#### Page text ####

Airflow
Installing Airflow Locally
Install Script
# Airflow needs a home. `~/airflow` is the default, but you can put it
# somewhere else if you prefer (optional)
export AIRFLOW_HOME=~/airflow
# Install Airflow using the constraints file
AIRFLOW_VERSION=2.5.3
PYTHON_VERSION="$(python --version | cut -d " " -f 2 | cut -d "." -f 1-2)"
# For example: 3.7
CONSTRAINT_URL="https://raw.githubusercontent.com/apache/airflow/constraints-${AIRFLOW_VERSION}/constraints-${PYTHON_VERSION}.txt"
# For example: https://raw.githubusercontent.com/apache/airflow/constraints-2.5.3/constraints-3.7.txt
pip install "apache-airflow==${AIRFLOW_VERSION}" --constraint "${CONSTRAINT_URL}"
# The Standalone command will initialise the database, make a user,
# and start all components for you.
airflow db init
# Visit localhost:8080 in the browser and use the admin account details
# shown on the terminal to login.
# Enable the example_bash_operator DAG in the home page
Config File
There is a file named airflow.cfg
which contains configuration for your airflow instance including the full path to the DAGs folder and also SQLalchemy connection credentials.
Google Cloud Compatibility
Install airflow with google
optional module: pip install apache-airflow[google]
.
Credenials can be side-loaded in via an environment variable
export AIRFLOW_CONN_GOOGLE_CLOUD_DEFAULT='{"conn_type":
"google-cloud-platform", "key_path": "/secrets/key.json", "scope":
"https://www.googleapis.com/auth/cloud-platform", "project": "airflow",
"num_retries": 5}'
Google OIDC auth
It's possible to authenticate airflow against your google org using SAML/OpenID flow: https://airflow.apache.org/docs/apache-airflow-providers-google/stable/api-auth-backend/google-openid.html
TriggerDAGRunOperator
- You can use
wait_for_completion=True
and it will detect whether the dag passed or failed. - If you have a cleanup function make sure that it marks the upstream task as failed as appropriate.

#### Data provided ####

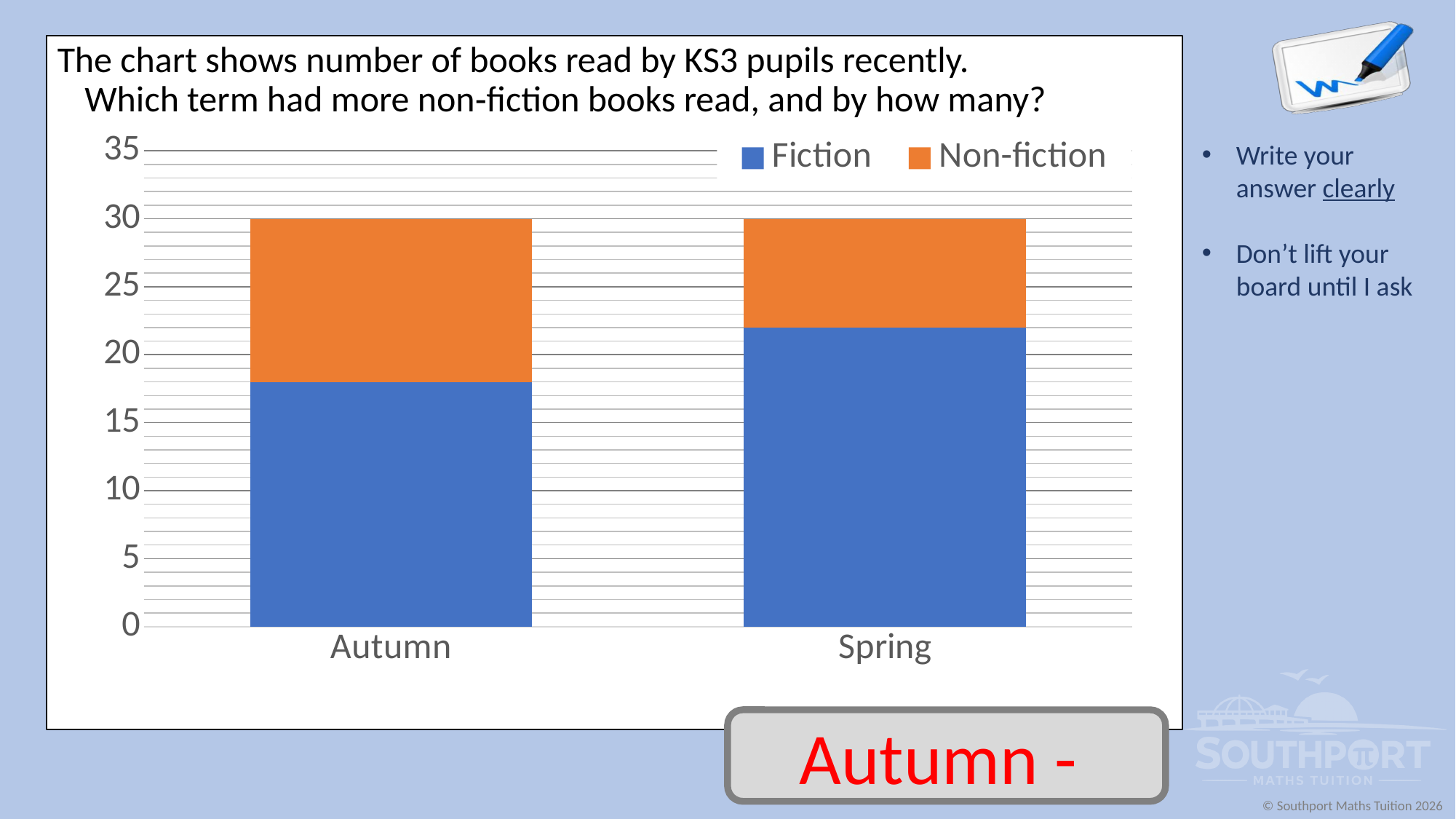
What is the total number of books read in Spring (the full height of the stacked bar)? 30 Which term had more Fiction books read, Autumn or Spring? Spring Which term had more Non-fiction books read, Autumn or Spring? Autumn Is the Fiction value for Autumn greater or less than 20? less Is the Non-fiction value for Spring greater or less than 10? less What are the two series named in the legend? Fiction and Non-fiction What kind of chart is shown on the slide? bar chart How many terms (categories) are shown on the x axis? 2 Which colour represents Non-fiction in the chart? orange Is the Fiction value for Spring greater or less than 20? greater How many series does the legend list? 2 What is the total number of books read in Autumn (the full height of the stacked bar)? 30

####

- _Activity_:
The Airflow notes set an environment variable to a JSON value. List every key that this JSON value contains.

- _Completed exercise_:
conn_type, key_path, scope, project, num_retries